Generally the more drugs available to provide appropriate therapy the better the therapy. This was the conclusion of the HMOs in the United States that started with restrictive formularies and found that the patients who did not get appropriate therapy generated greater costs in the HMO hospitals. Now they use open formularies guided by clinical guidelines that are contained in best integrated.practices.
Drug products that do not produce the required effective result are classed as adverse events and should be reported to the regulatory agency. It is inappropriate to initiate a new evaluation process with different criteria.
Although some products are marginally better than placebo, it should be kept in mind that placebos have a powerful effect and it is difficult to distinguish between a drug and a placebo without a sophisticated methodology.
It is important to consider the perspective when we talk of selecting drugs as benefits. Govt programs see their role as providing appropriate therapy for most patients most of the time. Patients and health care workers look for appropriate therapy for all the patients all the time. Industry tries to provide as many products as possible to provide adequate therapy and increase revenue. Government tries to limit the use of medication to maximize savings. For a consumer advocate the perspective of recommending ways for patients to be involved in the drug benefit selection process should be foremost.
Recently the use of real world experience for decision making is gaining credibility and should be encouraged as a replacement for the clinical trials that use a select population not representative of the drug users.
Very intelligent article, but the current system in BC is brutal. I am about to retire, and will be living on a poverty level income. I will qualify for free medical and pretty decent Pharmacare, but not until I can provide two years of tax Notices of Assessment showing the reduced income. That means that I have to “hang in” until “sometime in 2021 so that I can show reduced income for 2019 and 2020. By the time I qualify, I’ll likely be dead because I won’t be able to continue to afford to take my six medications.

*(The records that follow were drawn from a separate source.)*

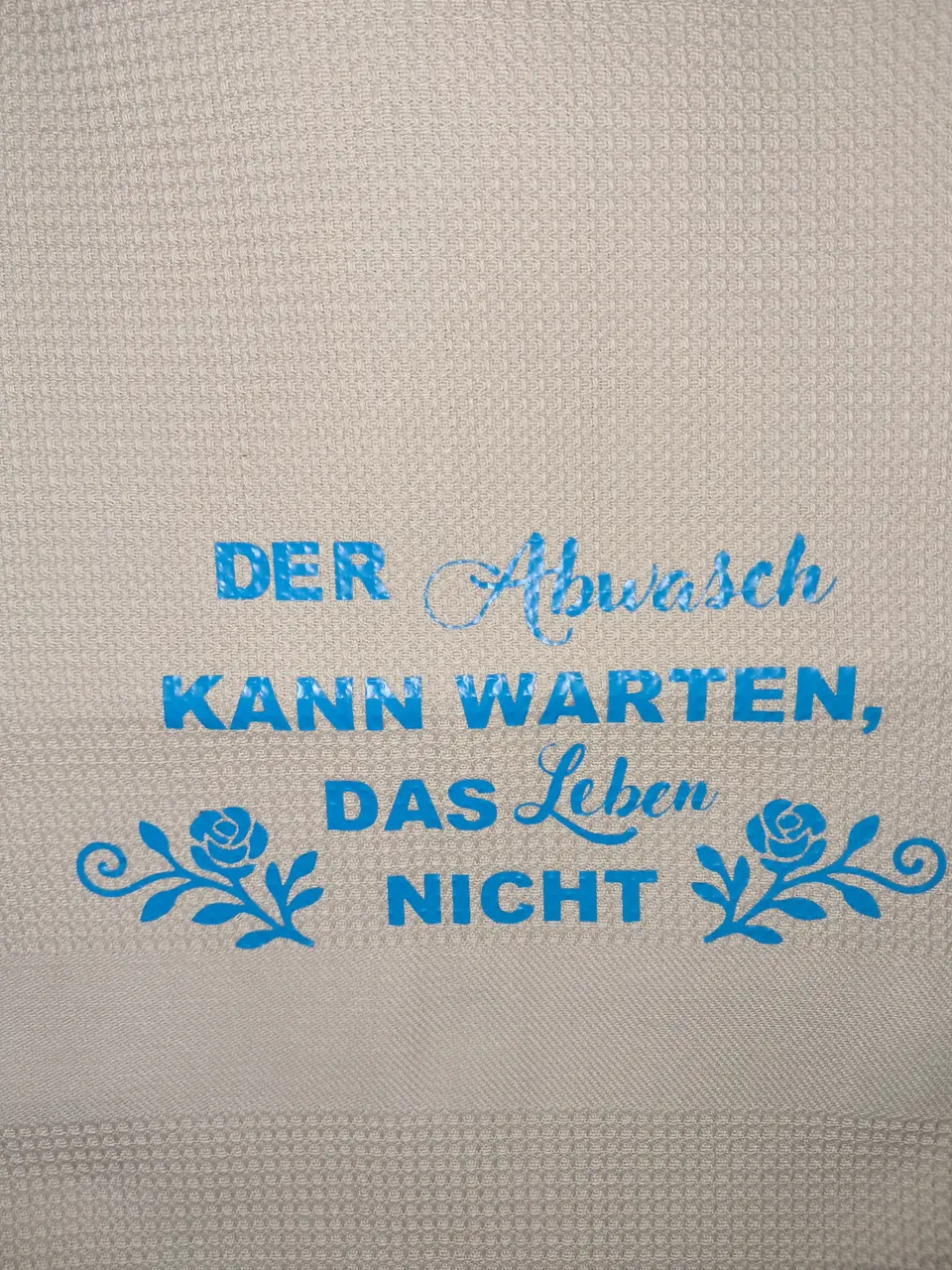 Geschirrtuch mit lustigem Spruch – Matthias Drwenski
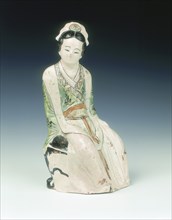 Cizhou figure of a seated lady, Jin-early Yuan dynasty, China, 13th century. Artist: Unknown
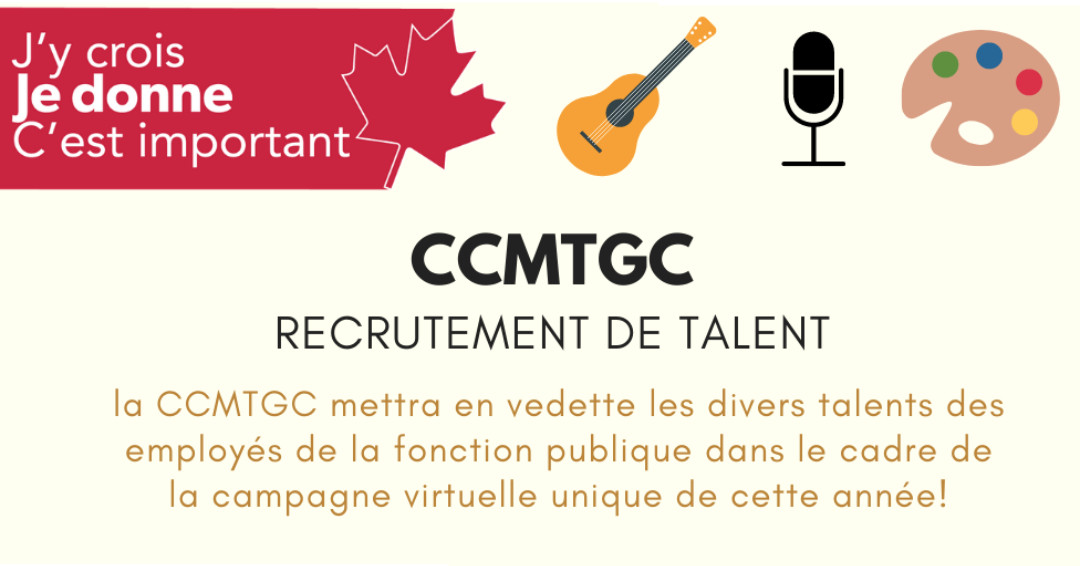 donnerautravail's tweet photo. Vous avez du talent à revendre? La #CCMTGC invite les fonctionnaires talentueux à soumettre une vidéo de 30 secondes mettant en valeur leur talent pour son gala de lancement! https://t.co/KfN86Zg21Z https://t.co/LyOI6ZEvNA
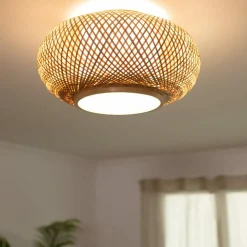 Sklep Kaja Rustykalny plafon z plecionym abażurem ABR-NPL4-BH-E27 BOHO | Kaja brązowy Best Sale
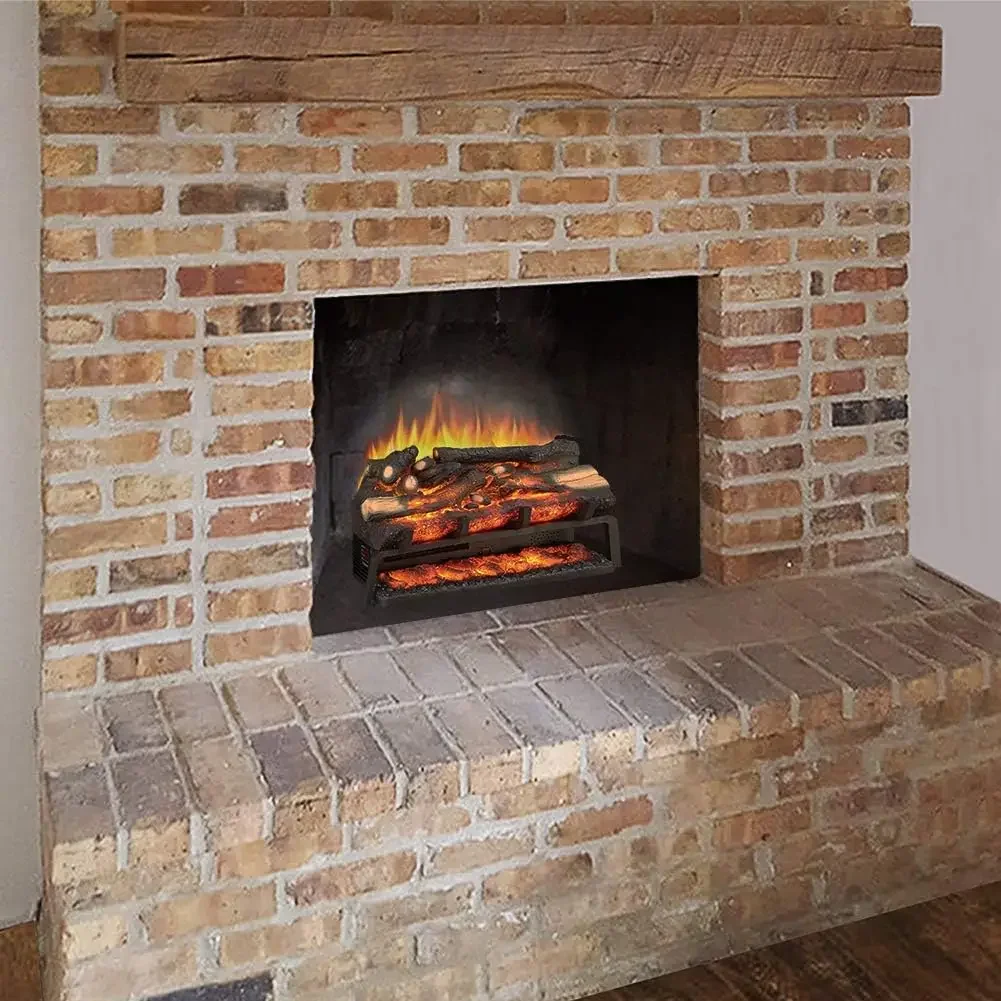 23" W Free Standing Electric Fireplace Log Set , Fireplace Insert, Heater 750W/1500W, Crackling Sound, Remote Control 4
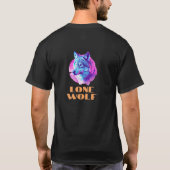"Lone Wolf" oder Ihre Botschaft, Dynamic Wolf Art T-Shirt (Rückseite)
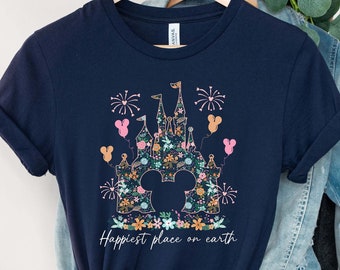 Camicia Castello Floreale Disney, Camicia Disney vintage, Il posto più felice sulla Terra Camicia, Camicia del Regno Magico, Camicia Disneyland, Regno Magico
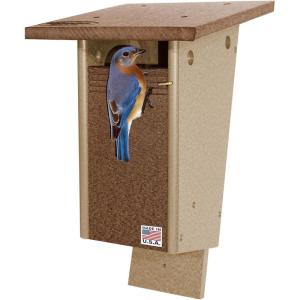 imageDutchCrafters Poly Plastic Post Mount Bluebird House with Ventilation Easy Cleaning Viewing Door Outdoor Weatherproof Birdhouse Blue Bird Nesting Box Turf Green ampamp Cedar One SizeBrown  Weatherwood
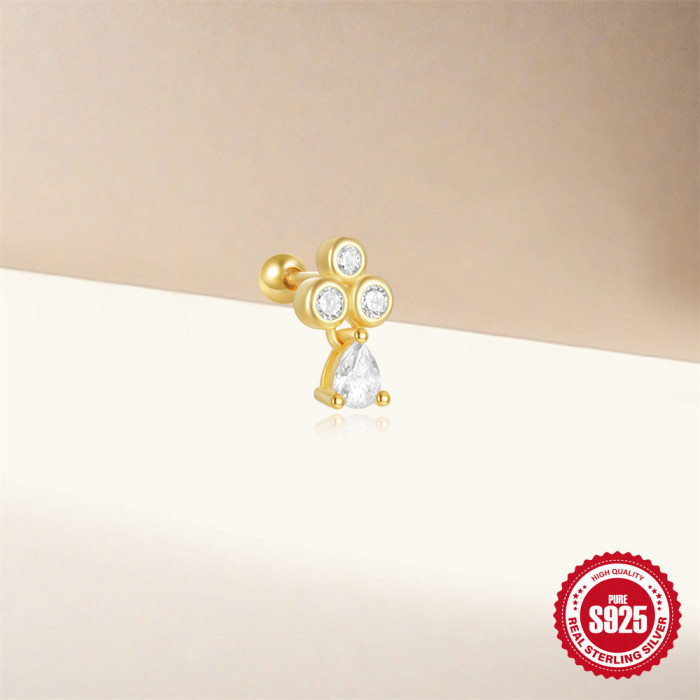 S925 Sterling Silver Diamond-Studded Small Gold Ball Piercing Threaded Ear Bone Stud Japanese and Korean Sweet Style Chain Tassel Earrings Stud for Women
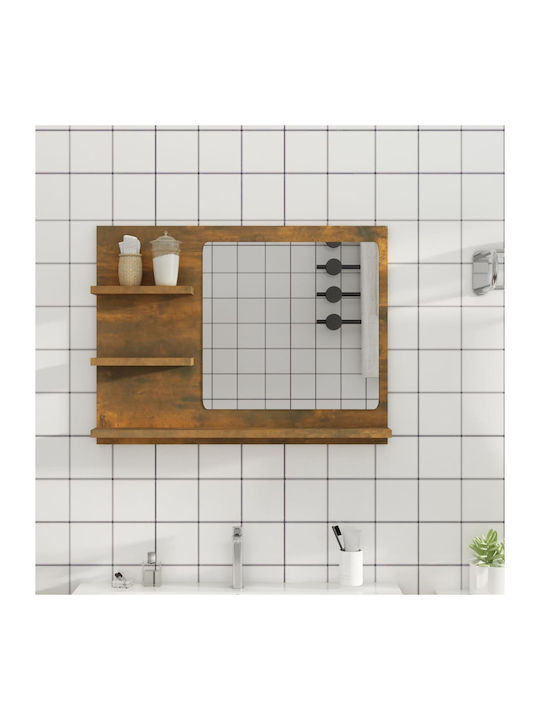 vidaXL Rectangular Bathroom Mirror made of Solid Wood with Shelf 60x45cm Brown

I understand your concerns. I echoes many of the those by one of the patient stories of my web site: https://www.facesofpharmacare.ca/penny-g
Hi Bill – good to see a reasoned response to critiques of proposed pharmacare. I regularly hear concerns that: Pharmacare would reduce coverage and benefits for those who have existing drug coverage, that drugs for chronic diseases like RA ( e.g., Humira, osteoporosis and pain medications might not be covered. Could you expand a bit on these thoughts?
Linda, I think this is a bit of a red herring. I hear it often from the drug and insurance industries as a scare tactic. Remember, that many private plans will drop coverage for expensive drugs if their subscribers elect to do so in order to reduce premiums. Many people taking orphan drugs voice this concern due to the outrageous prices charged for them (another debate for another time). If a drug is truly helpful, it should be covered in the public realm. The issue seems to be that much of the debate currently is focused on “essential medicines” right now, which creates this fear that many monoclonals will be excluded. I do not believe that will be the case and will likely be dealt with separately from mainstream drugs. But we stand a better chance of controlling these costs in a single-buyer situation.